▶ EXCERPTED TEXT
Here we use an SVC (support vector machine classification) classifier, which uses a part of the dataset (the training set) to find the best way to separate the different classes. Even without knowing the details of the SVC, we can use it as a black box thanks to the common estimator API of scikit-learn. An estimator is created by initializing an estimator object:
from sklearn import svm
clf = svm.SVC(gamma=0.001, C=100.)
The estimator is trained from the learning set using its .fit
method.
clf.fit(digits.data[:-10], digits.target[:-10])
SVC(C=100.0, cache_size=200, class_weight=None, coef0=0.0, decision_function_shape='ovr', degree=3, gamma=0.001, kernel='rbf', max_iter=-1, probability=False, random_state=None, shrinking=True, tol=0.001, verbose=False)
Then the target value of new data is predicted using the .predict
method of the estimator.
print(clf.predict(digits.data[-2:]))
fig, axes = plt.subplots(1, 2)
axes[0].imshow(digits.images[-2], cmap='gray')
axes[1].imshow(digits.images[-1], cmap='gray')
[9 8]
<matplotlib.image.AxesImage at 0x7fc6503e5c88>
So far, so good? We completed our first machine learning example!
In the following, we will see how to use machine learning for image processing. We will use different kinds of samples and features, starting from low-level pixel-based features (e.g. RGB color), to mid-level features (e.g. corner, patches of high contrast), and finally to properties of segmented regions.
Outline
What we will not cover
A follow-up by Stéfan after this part : image classification using deep learning with Keras.
Image binarization is a common operation. For grayscale images, finding the best threshold for binarization can be a manual operation. Alternatively, algorithms can select a threshold value automatically; which is convenient for computer vision, or for batch-processing a series of images.
Otsu algorithm is the most famous thresholding algorithm. It maximizes the variance between the two segmented groups of pixels. Therefore, it is can be interpreted as a clustering algorithm. Samples are pixels and have a single feature, which is their grayscale value.
from skimage import data, exposure, filters
camera = data.camera()
hi = exposure.histogram(camera)
val = filters.threshold_otsu(camera)
fig, axes = plt.subplots(1, 2)
axes[0].imshow(camera, cmap='gray')
axes[0].contour(camera, [val], colors='y')
axes[1].plot(hi[1], hi[0])
axes[1].axvline(val, ls='--')
<matplotlib.lines.Line2D at 0x7fc644955470>
How can we transpose the idea of Otsu thresholding to RGB or multichannel images? We can use the k-means algorithm, which aims to partition samples in k clusters, where each sample belongs to the cluster of nearest mean.
Below we show a simple example of k-means clustering, based on the Iris dataset of scikit-learn
. Note that the KMeans
estimator
uses a similar API as the SVC we used for digits classification, with the .fit method.
# From http://scikit-learn.org/stable/auto_examples/cluster/plot_cluster_iris.html
from mpl_toolkits.mplot3d import Axes3D
from sklearn.cluster import KMeans
np.random.seed(5)

▶ WHAT TO PRODUCE
According to the machine learning tutorial excerpt, what does the Otsu algorithm maximize?

▶ DATA SHOWN

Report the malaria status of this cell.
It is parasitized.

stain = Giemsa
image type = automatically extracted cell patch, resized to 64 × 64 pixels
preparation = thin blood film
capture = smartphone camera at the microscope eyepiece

▶ ANSWER TO THIS EXERCISE
The variance between the two segmented groups of pixels.